Das E-Auto kostet 44.000 €, der Verbrenner 33.000 €; eine noch nicht bestätigte Prämie wird mit null angesetzt. Einmalige Kosten betragen 1.800 € und 1.000 €. Bei fünf Jahren, 15.000 km jährlich, 18 kWh/100 km, 10% Ladeverlust und 0,32 €/kWh entstehen 950 € Stromkosten im Jahr. 6,5 L/100 km zu 1,75 €/L ergeben 1.706 € Kraftstoff.
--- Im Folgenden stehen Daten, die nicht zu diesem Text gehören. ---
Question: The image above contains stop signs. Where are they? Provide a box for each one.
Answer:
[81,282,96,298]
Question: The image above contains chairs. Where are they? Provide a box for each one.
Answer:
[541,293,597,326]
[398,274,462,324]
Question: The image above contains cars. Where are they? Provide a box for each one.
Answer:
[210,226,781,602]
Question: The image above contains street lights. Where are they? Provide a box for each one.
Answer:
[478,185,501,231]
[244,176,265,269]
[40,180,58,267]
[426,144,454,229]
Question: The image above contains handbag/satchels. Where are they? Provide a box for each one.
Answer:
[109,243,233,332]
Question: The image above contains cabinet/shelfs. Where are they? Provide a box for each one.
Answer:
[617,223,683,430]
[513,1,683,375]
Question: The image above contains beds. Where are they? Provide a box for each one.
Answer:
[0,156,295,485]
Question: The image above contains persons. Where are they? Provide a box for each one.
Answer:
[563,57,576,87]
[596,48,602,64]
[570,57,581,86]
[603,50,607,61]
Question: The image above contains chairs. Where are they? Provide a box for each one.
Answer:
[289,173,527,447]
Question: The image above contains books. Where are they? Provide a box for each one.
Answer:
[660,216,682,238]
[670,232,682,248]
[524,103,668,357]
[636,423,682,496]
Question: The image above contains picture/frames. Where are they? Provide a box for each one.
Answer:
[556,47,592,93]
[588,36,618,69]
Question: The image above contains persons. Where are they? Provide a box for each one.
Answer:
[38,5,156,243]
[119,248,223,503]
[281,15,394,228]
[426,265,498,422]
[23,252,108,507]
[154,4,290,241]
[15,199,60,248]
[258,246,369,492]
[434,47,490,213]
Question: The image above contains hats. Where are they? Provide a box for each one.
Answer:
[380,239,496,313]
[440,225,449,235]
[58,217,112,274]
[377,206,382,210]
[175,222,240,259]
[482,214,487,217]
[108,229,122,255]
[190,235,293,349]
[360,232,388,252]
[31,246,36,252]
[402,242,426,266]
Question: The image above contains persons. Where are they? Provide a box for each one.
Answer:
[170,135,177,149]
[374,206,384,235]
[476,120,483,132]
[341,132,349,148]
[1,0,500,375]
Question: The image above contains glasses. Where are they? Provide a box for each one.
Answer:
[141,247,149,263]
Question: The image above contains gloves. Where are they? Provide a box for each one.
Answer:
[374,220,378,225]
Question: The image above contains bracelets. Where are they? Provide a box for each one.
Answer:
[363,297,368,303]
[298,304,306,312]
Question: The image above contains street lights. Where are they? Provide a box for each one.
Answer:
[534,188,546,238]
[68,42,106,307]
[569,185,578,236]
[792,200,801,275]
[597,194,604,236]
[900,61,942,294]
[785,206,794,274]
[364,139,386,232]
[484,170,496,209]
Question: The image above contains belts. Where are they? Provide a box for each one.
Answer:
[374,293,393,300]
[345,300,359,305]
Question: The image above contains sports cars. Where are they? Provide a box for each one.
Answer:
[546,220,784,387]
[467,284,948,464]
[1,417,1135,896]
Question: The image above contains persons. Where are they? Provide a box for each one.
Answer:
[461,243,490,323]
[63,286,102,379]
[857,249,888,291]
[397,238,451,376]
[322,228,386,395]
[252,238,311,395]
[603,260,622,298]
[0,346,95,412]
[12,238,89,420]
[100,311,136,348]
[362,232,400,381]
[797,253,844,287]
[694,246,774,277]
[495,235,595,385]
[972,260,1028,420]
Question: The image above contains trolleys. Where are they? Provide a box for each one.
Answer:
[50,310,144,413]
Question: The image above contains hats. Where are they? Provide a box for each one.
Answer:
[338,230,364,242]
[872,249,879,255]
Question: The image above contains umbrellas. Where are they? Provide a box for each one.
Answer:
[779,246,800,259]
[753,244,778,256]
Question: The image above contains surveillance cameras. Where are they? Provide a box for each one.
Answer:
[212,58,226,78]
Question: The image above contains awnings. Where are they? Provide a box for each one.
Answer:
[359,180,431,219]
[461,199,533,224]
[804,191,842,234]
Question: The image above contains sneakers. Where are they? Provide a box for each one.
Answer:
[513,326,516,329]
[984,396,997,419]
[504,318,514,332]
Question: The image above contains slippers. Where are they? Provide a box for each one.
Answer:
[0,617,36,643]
Mit Versicherung, Wartung, Steuer und Restwerten von 23.000 € und 16.000 € liegen die TCO bei 34.552 € und 35.431 €: Das E-Auto liegt 879 € vorn.

Sensitivitätsprüfung

Szenario Geänderte Annahme Ergebnis
Basisfall 0,32 €/kWh; 1,75 €/L; 15.000 km/Jahr E-Auto 34.552 €; Vorteil 879 €
Teurer Ladestrom Gewichteter Strompreis 0,50 €/kWh E-Auto 37.225 €; Verbrenner 1.794 € günstiger
Teureres Benzin Benzinpreis 2,00 €/L Verbrenner 36.650 €; E-Auto 2.098 € günstiger
Bewilligte Förderung 3.000 € Kaufprämie tatsächlich bewilligt E-Auto 31.552 €; Vorteil 3.879 €
Niedriger E-Auto-Restwert Restwert nur 18.000 € E-Auto 39.552 €; Verbrenner 4.121 € günstiger

Grenzen der Rechnung

  • Das im Mai 2026 gestartete Förderprogramm staffelt den Zuschuss nach Fahrzeug, Einkommen und Familiengröße. Tragen Sie den Bescheid ein; der Maximalbetrag von 6.000 € ist kein Standardrabatt.
  • Reine Elektrofahrzeuge mit Erstzulassung bis Ende 2030 können bis zu zehn Jahre, längstens bis Ende 2035, von der Kfz-Steuer befreit sein. Plug-in-Hybride sind anders zu behandeln.
  • Haushaltsstrom, Autostromtarif, Grundpreis, Blockierentgelt und Schnellladen müssen nach realem kWh-Anteil gewichtet werden. Ein einzelner Werbepreis reicht nicht.
  • Restwert, Versicherung und Haltedauer können einen kleinen Betriebskostenvorteil umkehren. Die Rechnung ist keine Kauf-, Förder-, Steuer- oder Finanzierungsberatung.

Quellen und Prüfung

Zuletzt geprüft:

Dieser Rechner läuft in Ihrem Browser. Ihre Eingaben verlassen das Gerät nicht.

Häufige Fragen

Soll eine mögliche Förderung eingetragen werden?
Im Basisszenario nur, wenn Berechtigung und Betrag hinreichend bestätigt sind. Sonst null verwenden und ein separates Förder-Szenario rechnen.
Welcher Strompreis ist richtig?
Der tatsächlich zusätzliche kWh-Preis Ihres Lademixes. Ein Haushaltsvertrag bildet öffentliches Schnellladen nicht ab; eigene Photovoltaik ist ebenfalls nicht pauschal kostenlos.
Sind Versicherung und Finanzierung enthalten?
Nein. Vergleichen Sie konkrete Angebote separat, weil Fahrzeugwert, Fahrerprofil, Zins und Laufzeit unterschiedlich wirken.
Was bedeutet der Break-even?
Er teilt die anfänglichen Mehrkosten durch die geschätzte jährliche Betriebskostendifferenz. Er ist keine Garantie für Restwert, Energiepreis oder Reparaturen.